WHAT THE EXERCISE ASKS>
Reproduce verbatim the lines of the data that start at the line containing "Comparing point (236, 284)" and run through the end of the data, including both ends.

-- START --

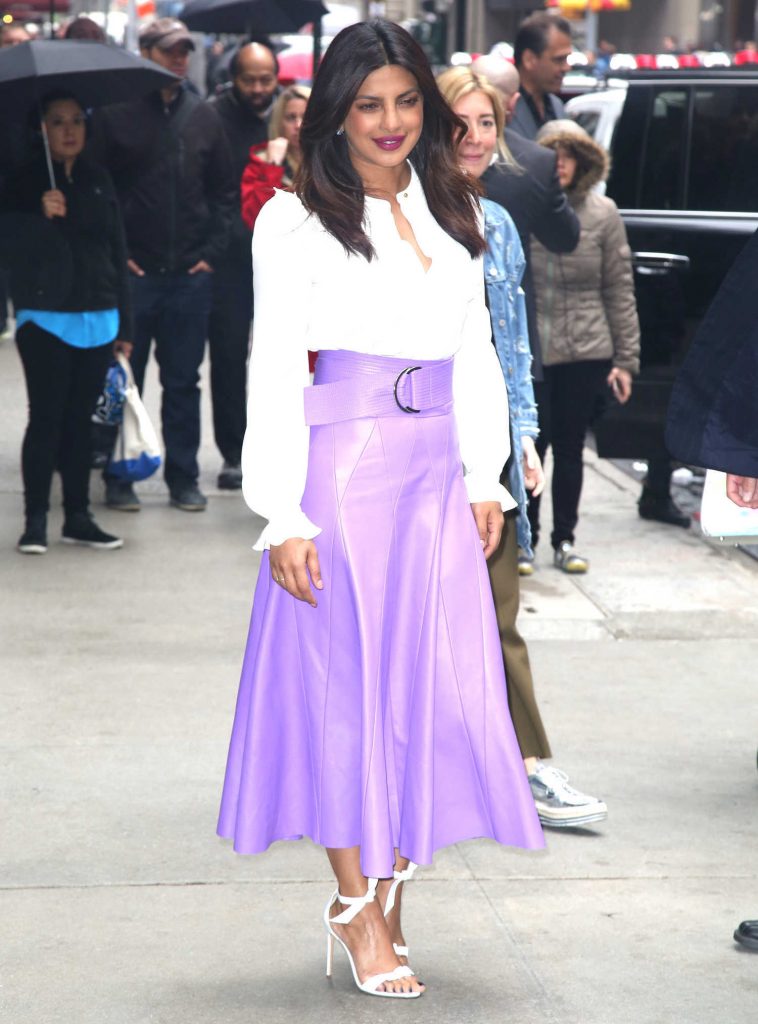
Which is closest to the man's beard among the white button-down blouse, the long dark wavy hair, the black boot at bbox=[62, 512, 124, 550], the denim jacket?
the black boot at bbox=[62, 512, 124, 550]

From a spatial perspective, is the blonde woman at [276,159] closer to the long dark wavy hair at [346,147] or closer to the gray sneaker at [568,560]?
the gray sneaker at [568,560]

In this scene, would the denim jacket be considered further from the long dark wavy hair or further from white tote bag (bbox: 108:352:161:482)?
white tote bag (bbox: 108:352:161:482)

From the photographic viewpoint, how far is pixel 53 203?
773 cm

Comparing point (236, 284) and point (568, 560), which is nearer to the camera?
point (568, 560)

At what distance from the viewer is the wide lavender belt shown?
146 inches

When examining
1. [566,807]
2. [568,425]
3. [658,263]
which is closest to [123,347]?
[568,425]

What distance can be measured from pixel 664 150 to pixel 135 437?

-- END --

RESULT OF THE TASK>
Comparing point (236, 284) and point (568, 560), which is nearer to the camera?
point (568, 560)

At what distance from the viewer is the wide lavender belt shown?
146 inches

When examining
1. [566,807]
2. [568,425]
3. [658,263]
which is closest to [123,347]?
[568,425]

What distance can be measured from pixel 664 150 to pixel 135 437?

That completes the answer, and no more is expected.